Beginning with the line where "Which item is" appears, retype every remaining line of the data below, both the first and last included.

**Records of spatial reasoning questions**
-- begin --
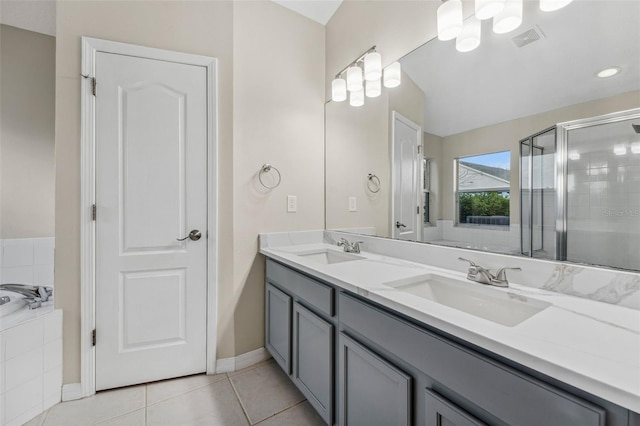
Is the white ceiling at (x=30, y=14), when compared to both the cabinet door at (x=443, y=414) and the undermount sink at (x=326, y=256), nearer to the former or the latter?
the undermount sink at (x=326, y=256)

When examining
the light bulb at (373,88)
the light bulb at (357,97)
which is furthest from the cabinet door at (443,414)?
the light bulb at (357,97)

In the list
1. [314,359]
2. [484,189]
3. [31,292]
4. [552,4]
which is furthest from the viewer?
[31,292]

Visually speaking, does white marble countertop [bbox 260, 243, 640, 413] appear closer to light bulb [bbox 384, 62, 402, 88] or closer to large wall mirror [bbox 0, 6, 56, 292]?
light bulb [bbox 384, 62, 402, 88]

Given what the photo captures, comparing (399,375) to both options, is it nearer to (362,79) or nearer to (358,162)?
A: (358,162)

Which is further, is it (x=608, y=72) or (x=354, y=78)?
(x=354, y=78)

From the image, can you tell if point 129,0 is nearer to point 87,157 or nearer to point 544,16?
point 87,157

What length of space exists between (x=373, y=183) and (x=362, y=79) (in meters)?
0.74

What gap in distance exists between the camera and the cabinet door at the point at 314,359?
1.30 meters

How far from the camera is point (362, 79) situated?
1.98 m

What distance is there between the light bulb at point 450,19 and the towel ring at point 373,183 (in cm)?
87

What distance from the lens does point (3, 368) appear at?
141 cm

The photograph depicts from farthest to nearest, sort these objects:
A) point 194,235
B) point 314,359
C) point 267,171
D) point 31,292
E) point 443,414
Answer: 1. point 267,171
2. point 194,235
3. point 31,292
4. point 314,359
5. point 443,414

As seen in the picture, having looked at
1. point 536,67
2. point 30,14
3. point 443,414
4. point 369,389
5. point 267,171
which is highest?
point 30,14

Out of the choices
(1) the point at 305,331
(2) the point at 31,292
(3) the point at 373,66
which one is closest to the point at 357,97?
(3) the point at 373,66
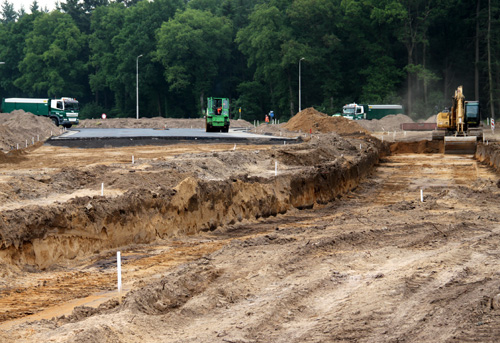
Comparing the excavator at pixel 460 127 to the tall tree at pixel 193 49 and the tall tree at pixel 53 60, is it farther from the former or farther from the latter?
the tall tree at pixel 53 60

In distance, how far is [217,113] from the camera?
141 feet

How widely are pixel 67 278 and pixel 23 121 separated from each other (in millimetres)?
36197

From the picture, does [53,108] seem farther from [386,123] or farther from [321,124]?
[386,123]

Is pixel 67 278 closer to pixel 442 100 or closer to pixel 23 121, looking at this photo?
pixel 23 121

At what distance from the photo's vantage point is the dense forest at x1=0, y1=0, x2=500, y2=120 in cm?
6862

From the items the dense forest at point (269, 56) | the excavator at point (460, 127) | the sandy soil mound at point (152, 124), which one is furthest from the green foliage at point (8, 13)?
the excavator at point (460, 127)

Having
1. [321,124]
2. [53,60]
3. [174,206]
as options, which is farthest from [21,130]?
[53,60]

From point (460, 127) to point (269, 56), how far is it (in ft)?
138

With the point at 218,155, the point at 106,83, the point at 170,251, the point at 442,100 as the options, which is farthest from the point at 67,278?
the point at 106,83

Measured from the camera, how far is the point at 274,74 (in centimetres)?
7331

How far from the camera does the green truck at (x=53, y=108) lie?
55719 mm

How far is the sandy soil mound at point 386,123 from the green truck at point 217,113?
1753 centimetres

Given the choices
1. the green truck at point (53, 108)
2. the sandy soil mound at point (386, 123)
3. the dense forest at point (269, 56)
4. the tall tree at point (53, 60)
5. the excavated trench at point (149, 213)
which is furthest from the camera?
the tall tree at point (53, 60)

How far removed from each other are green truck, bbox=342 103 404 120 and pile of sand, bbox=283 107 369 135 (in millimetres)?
15360
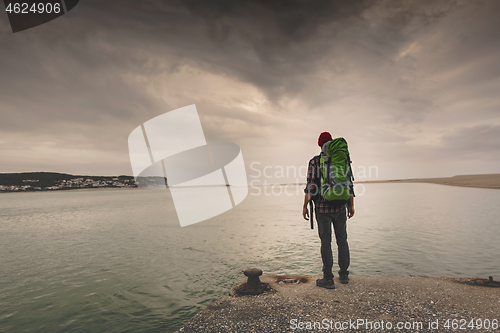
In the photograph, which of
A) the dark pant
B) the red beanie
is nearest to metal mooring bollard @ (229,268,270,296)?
the dark pant

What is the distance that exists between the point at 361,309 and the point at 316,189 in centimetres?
243

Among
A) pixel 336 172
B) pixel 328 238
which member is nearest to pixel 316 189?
pixel 336 172

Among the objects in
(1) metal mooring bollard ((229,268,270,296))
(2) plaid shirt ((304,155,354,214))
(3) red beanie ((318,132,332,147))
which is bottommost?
(1) metal mooring bollard ((229,268,270,296))

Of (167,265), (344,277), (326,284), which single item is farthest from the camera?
(167,265)

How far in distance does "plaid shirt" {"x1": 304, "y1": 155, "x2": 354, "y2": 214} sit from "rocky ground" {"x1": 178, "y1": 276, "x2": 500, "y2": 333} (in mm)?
1687

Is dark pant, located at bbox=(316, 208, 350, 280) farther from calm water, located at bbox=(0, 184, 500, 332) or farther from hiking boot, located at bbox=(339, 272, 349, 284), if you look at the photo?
calm water, located at bbox=(0, 184, 500, 332)

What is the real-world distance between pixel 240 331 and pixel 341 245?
9.42 feet

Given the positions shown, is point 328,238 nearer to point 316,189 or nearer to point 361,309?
point 316,189

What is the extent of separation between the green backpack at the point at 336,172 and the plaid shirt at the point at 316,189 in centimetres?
19

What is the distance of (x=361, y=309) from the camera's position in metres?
4.50

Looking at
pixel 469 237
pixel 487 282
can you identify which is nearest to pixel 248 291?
pixel 487 282

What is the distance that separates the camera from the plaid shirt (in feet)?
18.2

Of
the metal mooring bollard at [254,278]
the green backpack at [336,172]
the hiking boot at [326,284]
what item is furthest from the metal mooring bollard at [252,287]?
the green backpack at [336,172]

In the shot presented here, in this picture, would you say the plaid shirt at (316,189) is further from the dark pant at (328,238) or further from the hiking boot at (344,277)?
Result: the hiking boot at (344,277)
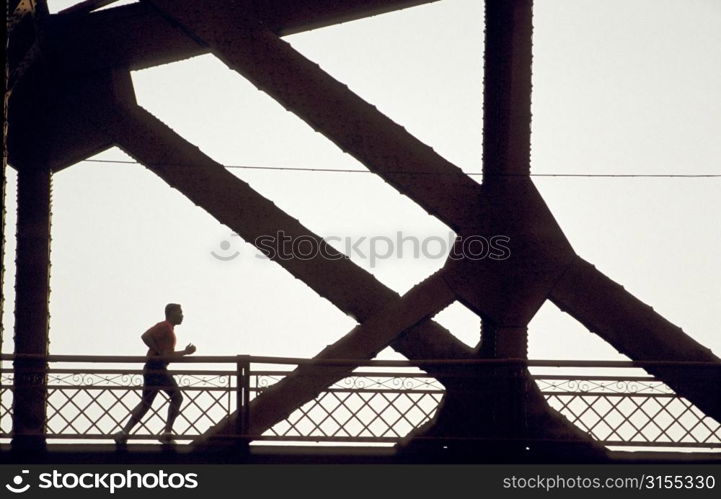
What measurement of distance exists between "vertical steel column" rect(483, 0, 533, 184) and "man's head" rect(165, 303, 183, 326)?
3.50m

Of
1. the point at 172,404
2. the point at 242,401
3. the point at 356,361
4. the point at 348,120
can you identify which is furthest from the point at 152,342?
the point at 348,120

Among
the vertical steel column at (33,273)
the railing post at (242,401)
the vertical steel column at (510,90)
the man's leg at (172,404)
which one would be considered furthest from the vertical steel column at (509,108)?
the vertical steel column at (33,273)

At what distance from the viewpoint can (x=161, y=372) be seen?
11.5 metres

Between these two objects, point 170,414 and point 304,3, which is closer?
point 170,414

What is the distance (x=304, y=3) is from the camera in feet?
42.9

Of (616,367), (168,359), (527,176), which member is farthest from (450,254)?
(168,359)

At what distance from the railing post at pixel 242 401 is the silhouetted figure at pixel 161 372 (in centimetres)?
61

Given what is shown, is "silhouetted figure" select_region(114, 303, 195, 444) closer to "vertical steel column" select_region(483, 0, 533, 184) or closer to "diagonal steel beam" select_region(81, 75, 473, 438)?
"diagonal steel beam" select_region(81, 75, 473, 438)

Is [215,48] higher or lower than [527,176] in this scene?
higher

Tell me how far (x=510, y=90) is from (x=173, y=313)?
4199 millimetres

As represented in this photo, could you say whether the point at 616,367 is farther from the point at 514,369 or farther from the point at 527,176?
the point at 527,176

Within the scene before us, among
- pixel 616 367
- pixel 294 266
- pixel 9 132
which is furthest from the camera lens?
pixel 9 132

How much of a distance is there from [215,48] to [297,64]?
87 centimetres
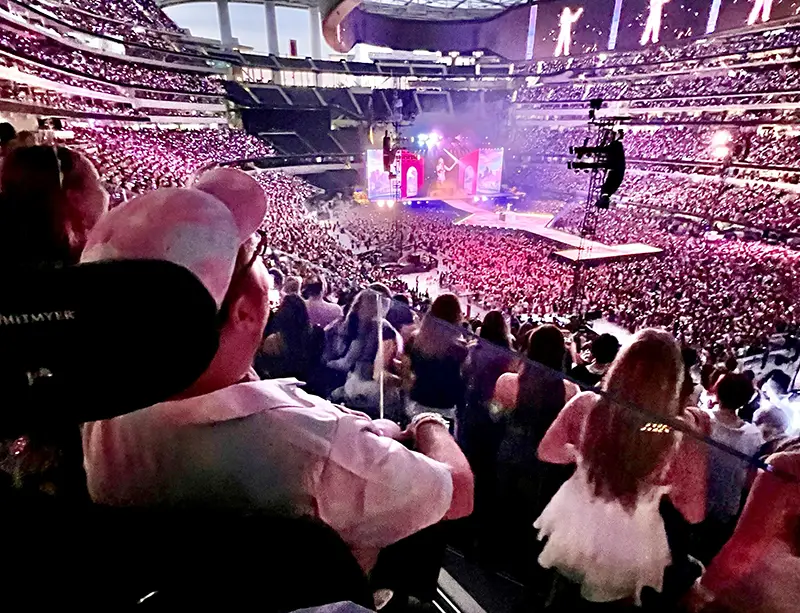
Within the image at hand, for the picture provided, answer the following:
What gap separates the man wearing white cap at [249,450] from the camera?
1.00 m

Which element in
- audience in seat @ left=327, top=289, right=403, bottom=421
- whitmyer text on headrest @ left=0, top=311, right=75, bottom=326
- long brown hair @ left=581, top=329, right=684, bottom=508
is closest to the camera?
whitmyer text on headrest @ left=0, top=311, right=75, bottom=326

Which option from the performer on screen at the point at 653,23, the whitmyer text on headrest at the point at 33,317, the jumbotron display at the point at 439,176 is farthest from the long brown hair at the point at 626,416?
the performer on screen at the point at 653,23

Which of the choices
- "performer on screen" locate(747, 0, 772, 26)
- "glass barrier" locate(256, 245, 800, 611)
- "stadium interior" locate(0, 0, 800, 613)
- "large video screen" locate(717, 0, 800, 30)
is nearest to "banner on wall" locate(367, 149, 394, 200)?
"large video screen" locate(717, 0, 800, 30)

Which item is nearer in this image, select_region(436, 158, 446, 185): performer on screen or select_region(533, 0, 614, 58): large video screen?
select_region(533, 0, 614, 58): large video screen

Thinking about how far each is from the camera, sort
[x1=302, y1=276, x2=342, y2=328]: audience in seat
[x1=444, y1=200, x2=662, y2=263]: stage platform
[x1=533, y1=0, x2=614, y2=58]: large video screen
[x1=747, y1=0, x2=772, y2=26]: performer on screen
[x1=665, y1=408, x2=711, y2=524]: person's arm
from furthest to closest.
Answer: [x1=533, y1=0, x2=614, y2=58]: large video screen < [x1=747, y1=0, x2=772, y2=26]: performer on screen < [x1=444, y1=200, x2=662, y2=263]: stage platform < [x1=302, y1=276, x2=342, y2=328]: audience in seat < [x1=665, y1=408, x2=711, y2=524]: person's arm

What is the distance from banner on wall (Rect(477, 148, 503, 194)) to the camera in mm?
32344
-- end --
**Output below**
Which item is nearer in this image, select_region(436, 158, 446, 185): performer on screen or select_region(533, 0, 614, 58): large video screen?
select_region(533, 0, 614, 58): large video screen

Thinking about how far each is from the camera, sort
[x1=302, y1=276, x2=342, y2=328]: audience in seat
[x1=444, y1=200, x2=662, y2=263]: stage platform
[x1=533, y1=0, x2=614, y2=58]: large video screen
[x1=747, y1=0, x2=772, y2=26]: performer on screen
[x1=665, y1=408, x2=711, y2=524]: person's arm
from furthest to closest.
Answer: [x1=533, y1=0, x2=614, y2=58]: large video screen < [x1=747, y1=0, x2=772, y2=26]: performer on screen < [x1=444, y1=200, x2=662, y2=263]: stage platform < [x1=302, y1=276, x2=342, y2=328]: audience in seat < [x1=665, y1=408, x2=711, y2=524]: person's arm

What is the distance from banner on wall (Rect(477, 148, 503, 194)) to the camera in mm?
32344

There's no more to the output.